Considérant ce qui suit :
1. Aux termes du dernier alinéa de l’article R. 222-1 du code de justice administrative : « (…) les présidents des formations de jugement des cours, (…) peuvent, en outre, par ordonnance, rejeter (…), après l’expiration du délai de recours ou, lorsqu’un mémoire complémentaire a été annoncé, après la production de ce mémoire les requêtes d’appel manifestement dépourvues de fondement. (…) ».
2. M. B… A…, ressortissant togolais né en 1996, est entré en France en septembre 2023 et a sollicité le 30 novembre suivant le statut de réfugié. Sa demande d’asile a été rejetée en dernier lieu par la Cour nationale du droit d’asile le 6 novembre 2024. Par une décision du 2 décembre 2024, le préfet de la Gironde a refusé de lui délivrer un titre de séjour, lui a fait obligation de quitter le territoire français dans un délai de trente jours, a fixé le pays de renvoi et a prononcé à son encontre une interdiction de retour sur le territoire français pendant une durée d’un an. M. A… relève appel du jugement du 15 juillet 2025 par lequel le tribunal administratif de Bordeaux a rejeté sa demande tendant à l’annulation de cet arrêté.

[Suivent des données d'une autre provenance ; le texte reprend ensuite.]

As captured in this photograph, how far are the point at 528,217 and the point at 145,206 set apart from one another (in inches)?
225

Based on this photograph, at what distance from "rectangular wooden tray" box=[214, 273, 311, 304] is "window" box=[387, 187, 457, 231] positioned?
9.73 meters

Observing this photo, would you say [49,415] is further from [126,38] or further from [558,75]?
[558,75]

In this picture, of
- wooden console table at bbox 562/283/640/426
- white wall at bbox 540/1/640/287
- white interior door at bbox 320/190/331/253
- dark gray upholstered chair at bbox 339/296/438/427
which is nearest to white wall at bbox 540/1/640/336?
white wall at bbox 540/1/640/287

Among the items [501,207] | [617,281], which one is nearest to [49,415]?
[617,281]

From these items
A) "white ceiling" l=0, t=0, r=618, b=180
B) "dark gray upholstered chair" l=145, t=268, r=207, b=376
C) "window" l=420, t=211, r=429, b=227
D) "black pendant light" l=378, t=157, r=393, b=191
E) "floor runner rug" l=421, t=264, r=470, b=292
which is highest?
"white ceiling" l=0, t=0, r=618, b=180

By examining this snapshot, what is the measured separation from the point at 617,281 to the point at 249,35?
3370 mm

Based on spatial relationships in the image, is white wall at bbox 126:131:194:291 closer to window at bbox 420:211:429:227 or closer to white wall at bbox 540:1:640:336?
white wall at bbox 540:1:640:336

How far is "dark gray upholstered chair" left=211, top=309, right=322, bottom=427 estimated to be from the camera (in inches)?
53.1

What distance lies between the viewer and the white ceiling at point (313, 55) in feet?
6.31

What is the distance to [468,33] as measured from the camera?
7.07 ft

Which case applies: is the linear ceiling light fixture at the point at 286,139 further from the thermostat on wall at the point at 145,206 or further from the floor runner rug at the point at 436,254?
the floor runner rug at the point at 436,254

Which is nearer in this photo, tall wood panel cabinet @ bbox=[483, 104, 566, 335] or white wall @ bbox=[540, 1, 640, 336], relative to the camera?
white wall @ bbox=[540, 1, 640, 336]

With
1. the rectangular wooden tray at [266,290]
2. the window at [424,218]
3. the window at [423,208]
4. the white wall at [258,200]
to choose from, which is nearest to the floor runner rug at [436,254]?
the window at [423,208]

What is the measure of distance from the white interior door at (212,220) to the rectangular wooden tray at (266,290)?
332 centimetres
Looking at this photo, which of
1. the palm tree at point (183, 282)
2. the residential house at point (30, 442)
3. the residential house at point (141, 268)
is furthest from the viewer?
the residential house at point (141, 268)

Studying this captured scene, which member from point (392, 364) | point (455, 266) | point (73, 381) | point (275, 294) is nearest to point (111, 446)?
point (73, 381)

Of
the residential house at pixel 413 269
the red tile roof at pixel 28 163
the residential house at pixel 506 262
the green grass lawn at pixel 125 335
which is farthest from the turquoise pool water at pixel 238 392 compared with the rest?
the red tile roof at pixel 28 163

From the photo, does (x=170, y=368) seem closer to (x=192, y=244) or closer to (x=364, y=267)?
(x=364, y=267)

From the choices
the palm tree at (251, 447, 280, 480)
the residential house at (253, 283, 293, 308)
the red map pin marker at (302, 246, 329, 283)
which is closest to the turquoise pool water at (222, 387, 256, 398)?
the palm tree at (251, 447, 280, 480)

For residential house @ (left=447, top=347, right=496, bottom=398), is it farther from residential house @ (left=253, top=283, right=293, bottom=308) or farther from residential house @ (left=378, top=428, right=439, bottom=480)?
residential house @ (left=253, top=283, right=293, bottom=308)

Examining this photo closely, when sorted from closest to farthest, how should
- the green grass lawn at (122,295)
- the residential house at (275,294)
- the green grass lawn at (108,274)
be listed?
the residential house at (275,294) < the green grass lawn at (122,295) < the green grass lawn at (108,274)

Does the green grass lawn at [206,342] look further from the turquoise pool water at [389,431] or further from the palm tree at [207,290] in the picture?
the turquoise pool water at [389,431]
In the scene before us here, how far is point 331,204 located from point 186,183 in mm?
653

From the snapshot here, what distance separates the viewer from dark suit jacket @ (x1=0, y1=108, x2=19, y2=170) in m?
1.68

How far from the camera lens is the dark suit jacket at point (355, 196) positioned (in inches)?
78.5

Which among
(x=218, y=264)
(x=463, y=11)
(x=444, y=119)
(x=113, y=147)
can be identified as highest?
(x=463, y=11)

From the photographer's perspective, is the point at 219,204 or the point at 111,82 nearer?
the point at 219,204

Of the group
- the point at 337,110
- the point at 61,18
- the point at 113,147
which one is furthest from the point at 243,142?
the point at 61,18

3. En premier lieu, M. A… reprend en appel ses moyens de première instance tirés de ce que la décision en litige aurait méconnu les stipulations des articles 8 et 3 de la convention européenne de sauvegarde des droits de l’homme et des libertés fondamentales, la méconnaissance de ce dernier article ne pouvant utilement être invoquée qu’à l’appui de ses conclusions dirigées contre la décision fixant le pays de renvoi. Toutefois, il ressort des pièces du dossier que son entrée en France est récente et qu’il n’a été admis à séjourner sur le territoire français que pendant le temps nécessaire à l’examen de sa demande d’asile, laquelle a été définitivement rejetée le 6 novembre 2024. S’il se prévaut de la présence en France de son père, qui a acquis la nationalité française et qui l’héberge, ou de ses demi-sœurs, ressortissantes françaises, il ne démontre pas entretenir des liens stables et intenses avec cette famille établie en France depuis de nombreuses années, notamment avant son entrée sur le territoire français, tandis que par ailleurs il se déclare célibataire, n’a pas d’enfant à charge en France et n’est pas dépourvu d’attaches dans son pays d’origine où vit sa mère et où il a lui-même vécu jusqu’à l’âge de vingt-sept ans. En outre, il ne justifie pas d’une insertion particulière dans la société française. Enfin, il ne produit aucun élément de nature à établir la réalité ou le caractère personnel des risques qu’il affirme encourir en cas de retour dans son pays d’origine en raison de ses opinions politiques. Par suite, ces moyens doivent être écartés.
4. En second lieu, M. A… reprend en appel, sans élément nouveau, les autres moyens de première instance visés ci-dessus. Il n’apporte ainsi en cause d’appel aucun élément de fait ou de droit nouveau au soutien de ces moyens auxquels les premiers juges ont suffisamment et pertinemment répondu. Il y a lieu d’écarter ces autres moyens par adoption des motifs retenus par le tribunal administratif de Bordeaux.
5. Il résulte de ce qui précède que la requête d’appel est manifestement dépourvue de fondement et doit être rejetée selon la procédure prévue par les dispositions du dernier alinéa de l’article R. 222-1 du code de justice administrative citées au point 1. Par voie de conséquence, les conclusions aux fins d’injonction et d’astreinte ainsi que celles tendant, d’une part, au paiement des entiers dépens de l’instance, laquelle n’en comprend au demeurant aucun, et d’autre part, à l’application des dispositions de l’article 37 de loi du 10 juillet 1991 relative à l’aide juridique doivent être rejetées.
ORDONNE :
Article 1er : La requête de M. A… est rejetée.
Article 2 : La présente ordonnance sera notifiée à M. B… A….
Une copie en sera adressée pour information au préfet de de la Gironde.
Fait à Bordeaux, le 8 avril 2026.
La présidente de la 3ème chambre,
K. BUTERI
La République mande et ordonne au ministre de l’intérieur en ce qui le concerne, et à tous commissaires de justice à ce requis en ce qui concerne les voies de droit commun contre les parties privées, de pourvoir à l’exécution de la présente ordonnance.